Qu’il semble loin le temps où en France l’ordre familial était régi par la référence à la puissance paternelle, et où notre droit était structuré par deux grands principes, que l’on pourrait résumer ainsi : « la mère est certaine, c’est celle qui accouche, le père est toujours incertain », et « on ne peut avoir que deux parents, et deux seulement ». Ce qui posait le mariage au fondement de la vie familiale, en le considérant comme inconditionnel et indissoluble, autant que lieu légitime de la pratique sexuelle et de l’engendrement. Il fallait, en effet, que les règles juridiques sécurisent la filiation en attribuant l’enfant né d’une femme à son mari, avec pour conséquence la nécessité de virginité de celle-ci à son mariage et son obligation de ce qu’on appelait non sans ambiguïté « fidélité » pour désigner une exclusivité sexuelle garantissant l’absence de naissance illégitime. Ce que le doyen Carbonnier, principal réformateur du droit de la famille, avait résumé dans une belle formule : « Le cœur du mariage ce n’est pas le couple, c’est la présomption de paternité » [1].

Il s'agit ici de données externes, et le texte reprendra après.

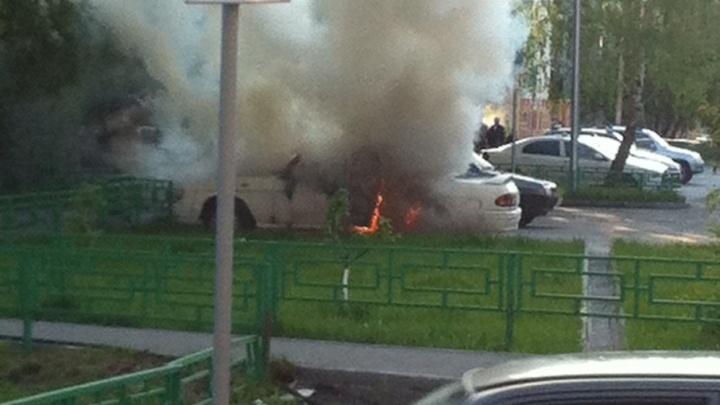 В Тюмени горел автомобиль Волга
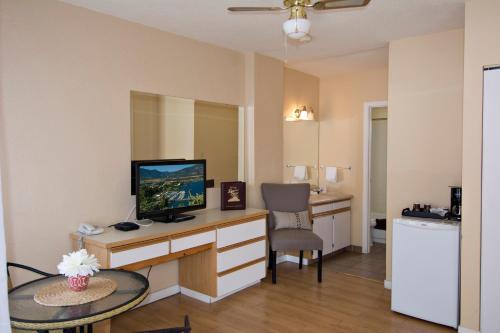 Crown Resort Motel - Photo 2 of 54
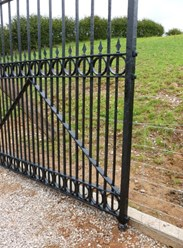 Image 3 - Pair of Excellent Large Antique Reclaimed Gates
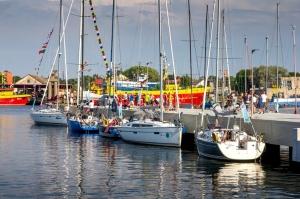 Ventspilī uz «Gulf of Riga Regatta 2020» buru parādi ierodas vairāk nekā 50 jahtas 53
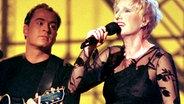 Corinna May mit ihrem Gitarristen Sascha Gerbig 1999 bei der Generalprobe zum deutschen Vorentscheid. Sie belegte den 1. Platz, wurde aber nachträglich disqualifiziert. Sie vertrat 2002 Deutschland beim Grand Prix und belegte den 21. Platz  Foto: Ingo Wagner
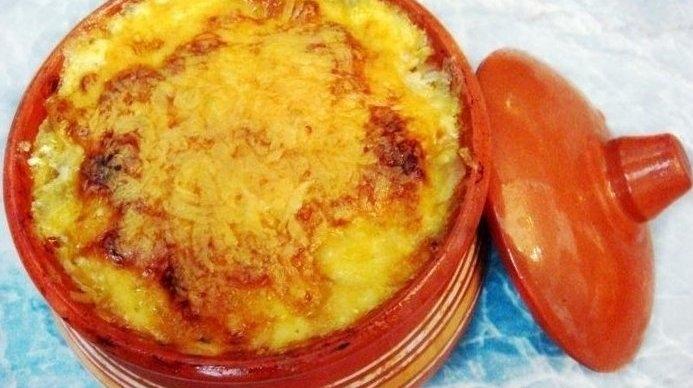 Фото к рецепту: Пельмени жареные в горшочке.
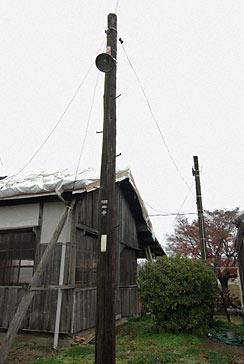 北条鉄道・法華口駅、古い木製の電柱
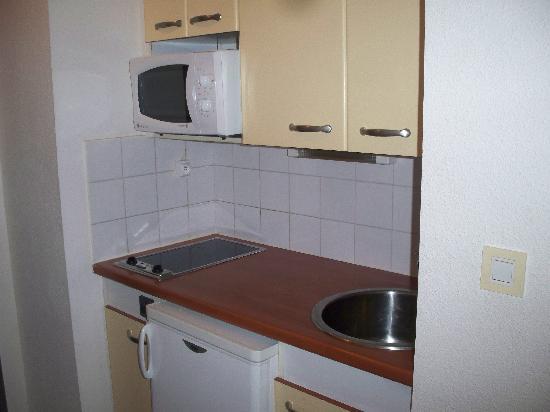 Hotel & Residence Les Medes : La cuisine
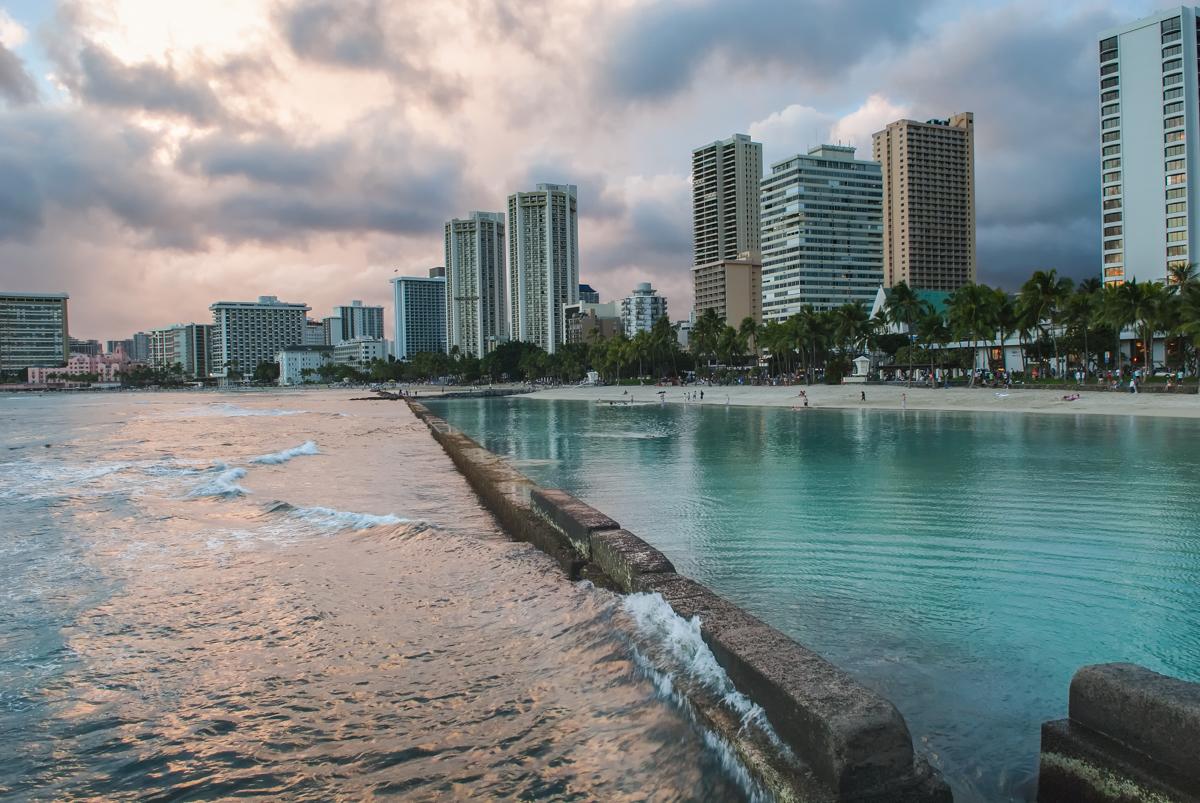 The island of Oahu – A rainy day at Waikiki Beach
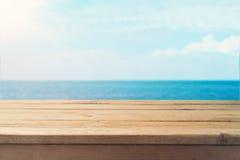 Tabellenspott herauf Schablone über Seehintergrund stockbild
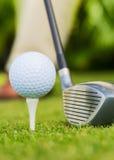 Sluit omhoog mening van golfbal op T-stuk Royalty-vrije Stock Afbeelding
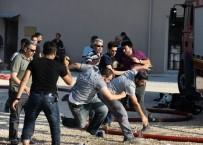 POLİS MÜDAHALE - Bursa'daki Boya Fabrikası Yangınında Tekme Tokat Kavga Çıktı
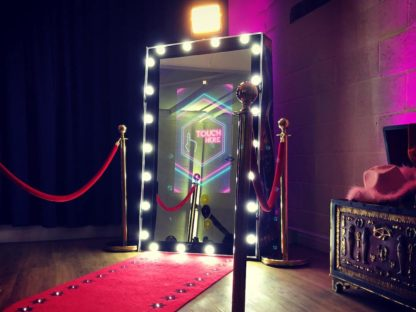Hollywood Spectre Magic Mirror Photo Booth, Scene My Event 3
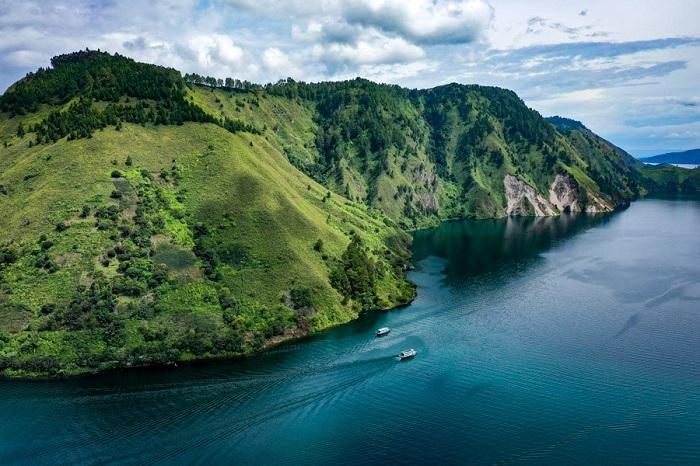Hồ Toba là hồ núi lửa lớn nhất thế giới - Đảo du lịch ở Indonesia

Aujourd’hui, un mariage sur deux se termine par un divorce, plus de 60 % des enfants naissent hors mariage, la paternité biologique peut être certifiée par l’ADN et la maternité biologique scindée en deux lorsqu’il y a don d’ovocyte. Voici venu le temps des incertitudes !
Sous l’Ancien Régime, cet ordre institué était d’autant plus difficile à contester qu’il était consacré par la religion et que le mariage constituait un des plus importants sacrements régissant la vie d’une société de croyants…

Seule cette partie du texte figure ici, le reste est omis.